When microwaves started becoming commonplace in the late 1970s, Veit says, the technology enhanced the “zombie feeling” of leftovers — that the same lasagna can be revived over and over. “It gave this weird visual continuity between meals that just seemed maybe, even subconsciously, a little funny to people,” Veit said. And that’s assuming you get the leftovers onto a serving dish in the first place. It’s even less tempting to revive last week’s rice and beans when it’s squished into an old sour cream container and pushed to the back of your fridge.

There are lots of reasons people today are skeptical about eating days-old meals. “Maybe people grew up being forced to eat leftovers for thrifty reasons in their family, and so they have bad memories of food that was a little bit past its peak quality,” said Jill Lightner, the author of the book Scraps, Peels, and Stems: Recipes and Tips for Rethinking Food Waste at Home. “Food comes with emotional baggage,” Lightner said, “and it colors our eating habits.”

Some of the stigma around leftovers comes from an emphasis on hygiene and food safety. While throwing out cream cheese that’s grown a layer of pink mold is the wise course of action, plenty of foods are safe to eat after chilling in the fridge for a while. “People can usually smell spoiling or rotting food and know when something is off,” Kantha Shelke, a food and nutrition scientist, said in an email. Meats and moist foods generally deteriorate first, with salt, sugar, and fat boosting a particular grub’s longevity. The “use by” and “sell by” dates on products you buy at the grocery store are notoriously confusing — they generally refer to when food is at the end of its peak quality, not when it goes bad.
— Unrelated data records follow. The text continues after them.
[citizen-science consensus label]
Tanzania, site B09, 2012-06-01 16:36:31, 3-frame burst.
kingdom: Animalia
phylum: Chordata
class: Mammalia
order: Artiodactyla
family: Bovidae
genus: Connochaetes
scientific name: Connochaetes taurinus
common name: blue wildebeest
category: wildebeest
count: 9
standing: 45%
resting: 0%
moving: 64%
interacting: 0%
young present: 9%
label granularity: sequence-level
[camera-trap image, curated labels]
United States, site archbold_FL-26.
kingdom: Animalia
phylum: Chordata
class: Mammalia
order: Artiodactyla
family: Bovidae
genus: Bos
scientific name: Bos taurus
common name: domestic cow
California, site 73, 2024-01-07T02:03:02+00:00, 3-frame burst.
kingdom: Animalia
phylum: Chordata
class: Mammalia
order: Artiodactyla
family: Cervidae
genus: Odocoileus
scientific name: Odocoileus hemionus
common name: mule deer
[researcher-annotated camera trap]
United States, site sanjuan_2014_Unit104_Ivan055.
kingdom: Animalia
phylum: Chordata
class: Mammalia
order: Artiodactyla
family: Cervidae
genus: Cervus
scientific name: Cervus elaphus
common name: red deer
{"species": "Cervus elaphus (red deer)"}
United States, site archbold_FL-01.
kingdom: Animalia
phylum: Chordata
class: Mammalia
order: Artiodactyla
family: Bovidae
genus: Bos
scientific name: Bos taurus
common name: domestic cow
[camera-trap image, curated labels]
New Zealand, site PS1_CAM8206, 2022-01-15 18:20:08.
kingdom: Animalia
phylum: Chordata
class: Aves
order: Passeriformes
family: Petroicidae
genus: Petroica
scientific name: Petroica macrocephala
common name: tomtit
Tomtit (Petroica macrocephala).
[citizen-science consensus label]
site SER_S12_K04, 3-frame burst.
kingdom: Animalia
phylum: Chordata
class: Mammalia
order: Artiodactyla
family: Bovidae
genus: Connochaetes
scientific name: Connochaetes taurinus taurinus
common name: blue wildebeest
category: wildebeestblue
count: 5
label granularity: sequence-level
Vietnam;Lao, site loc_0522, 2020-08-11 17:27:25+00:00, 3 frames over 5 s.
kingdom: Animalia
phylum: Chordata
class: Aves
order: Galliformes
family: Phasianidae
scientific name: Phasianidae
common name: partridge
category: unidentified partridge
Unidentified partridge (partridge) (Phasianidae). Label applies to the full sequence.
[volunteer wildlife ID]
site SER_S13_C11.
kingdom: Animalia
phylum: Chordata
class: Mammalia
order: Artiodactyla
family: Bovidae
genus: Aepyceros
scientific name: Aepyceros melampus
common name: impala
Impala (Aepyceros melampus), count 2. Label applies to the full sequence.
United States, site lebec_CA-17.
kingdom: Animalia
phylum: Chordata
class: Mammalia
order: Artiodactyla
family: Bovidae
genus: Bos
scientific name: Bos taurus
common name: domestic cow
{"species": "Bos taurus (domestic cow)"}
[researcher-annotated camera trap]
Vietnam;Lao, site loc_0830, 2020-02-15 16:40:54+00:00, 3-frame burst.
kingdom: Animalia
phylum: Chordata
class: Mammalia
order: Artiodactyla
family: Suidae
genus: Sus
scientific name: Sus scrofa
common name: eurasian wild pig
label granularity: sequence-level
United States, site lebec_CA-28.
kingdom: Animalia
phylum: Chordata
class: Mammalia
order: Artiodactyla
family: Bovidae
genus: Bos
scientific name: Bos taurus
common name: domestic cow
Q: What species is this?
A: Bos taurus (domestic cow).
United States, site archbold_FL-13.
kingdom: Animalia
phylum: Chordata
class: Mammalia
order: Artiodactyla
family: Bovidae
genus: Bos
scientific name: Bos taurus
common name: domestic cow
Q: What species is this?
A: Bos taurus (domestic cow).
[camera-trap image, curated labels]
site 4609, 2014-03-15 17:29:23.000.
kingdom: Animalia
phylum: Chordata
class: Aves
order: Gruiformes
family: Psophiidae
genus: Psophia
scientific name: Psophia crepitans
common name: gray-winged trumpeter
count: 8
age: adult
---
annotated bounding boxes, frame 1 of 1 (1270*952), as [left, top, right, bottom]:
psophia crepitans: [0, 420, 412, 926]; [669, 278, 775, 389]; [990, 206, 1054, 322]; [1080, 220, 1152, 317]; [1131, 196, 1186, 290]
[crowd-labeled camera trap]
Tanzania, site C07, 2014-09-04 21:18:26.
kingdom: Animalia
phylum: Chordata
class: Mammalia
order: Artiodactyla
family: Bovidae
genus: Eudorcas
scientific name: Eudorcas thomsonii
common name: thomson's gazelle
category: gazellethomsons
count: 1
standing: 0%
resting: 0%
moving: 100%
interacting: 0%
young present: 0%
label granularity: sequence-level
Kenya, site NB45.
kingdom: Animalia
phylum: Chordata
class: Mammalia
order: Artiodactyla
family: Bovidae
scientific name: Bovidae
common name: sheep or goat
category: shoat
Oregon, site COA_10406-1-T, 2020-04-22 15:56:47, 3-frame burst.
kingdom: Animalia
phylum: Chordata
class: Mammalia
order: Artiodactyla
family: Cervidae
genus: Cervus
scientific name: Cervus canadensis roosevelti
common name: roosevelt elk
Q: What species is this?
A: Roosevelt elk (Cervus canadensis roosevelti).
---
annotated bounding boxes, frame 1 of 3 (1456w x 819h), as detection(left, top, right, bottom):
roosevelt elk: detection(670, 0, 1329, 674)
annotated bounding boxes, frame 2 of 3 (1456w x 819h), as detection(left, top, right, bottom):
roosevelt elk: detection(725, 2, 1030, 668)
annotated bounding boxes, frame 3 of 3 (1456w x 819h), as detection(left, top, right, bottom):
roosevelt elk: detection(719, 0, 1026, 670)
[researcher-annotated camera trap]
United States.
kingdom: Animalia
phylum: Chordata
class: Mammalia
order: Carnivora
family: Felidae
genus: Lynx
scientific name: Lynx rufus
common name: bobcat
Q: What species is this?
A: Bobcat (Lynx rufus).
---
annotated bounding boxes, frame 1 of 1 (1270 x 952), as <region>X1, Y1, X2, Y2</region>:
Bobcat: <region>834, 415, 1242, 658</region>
While eating leftovers has an “ew” factor for some people, Veit said she sees the beginnings of a “moral consciousness” around food waste, beginning with eating the meals you have in your fridge. “It’s kind of the opposite of stigma as it becomes something that’s virtuous,” she said.

This ethical attitude toward kitchen scraps has turned into a cookbook trend, with libraries carrying titles like Love Your Leftovers, Cooking with Scraps, Hack Your Cupboard, Now & Again, and Secrets of Great Second Meals. Leftovers are even getting the reality TV treatment. In episodes of Best Leftovers Ever!, a show that premiered on Netflix last December, three cooks compete for a $10,000 “cash-erole” prize. In the first episode, the chefs wow the judges by turning old french fries into restaurant-quality gnocchi and pierogies.

The truth is, many foods are actually more delicious after spending time in the fridge. Though the macaroni in your minestrone will go soggy and limp, the beautiful aromas that arise when you saute onions, garlic, and spices keep working their magic during storage as chemical reactions “smooth and blunt out the individual taste and aromas of the ingredients into a tapestry-like continuous spread,” Shelke said.

But even for hardcore leftover lovers, the monotony of eating the same thing day after day can become wearying, a phenomenon Shelke calls “taste fatigue.” Creative cooks can pull out their waffle irons, lemon zest, and saucepans to reinvent their Thanksgiving stuffing before it’s too late, or they can give away the food they know they won’t get to, becoming the most popular person in the neighborhood in the process.

The simplest way to reduce waste from leftovers is simply to make less of them in the first place. Lightner recommends throwing out old customs that aren’t working for you and thinking critically about how many pounds of brussels sprouts and mashed potatoes you really need. Grocery stores face pressure to sell a lot of food for the holidays, suggesting serving sizes that may be five times bigger than what a nutritionist would tell you. Lightner’s book includes a handy “smarter Thanksgiving turkey-buying chart” that recommends feeding 10 people with an 8- to 9-pound bird.

For Veit’s family, however, reheating up last night’s soup for lunch “feels like a victory and not a concession” — a fast and convenient way to have a home-cooked meal in the middle of a busy day, packed away in the kids’ lunchboxes. They cook extra food for this very purpose, all year-round.

“If you intend to leave it, it doesn’t seem like the sort of scraps, the accidental stuff, that nobody wanted,” Veit said. “It just feels like this intentional double meal.”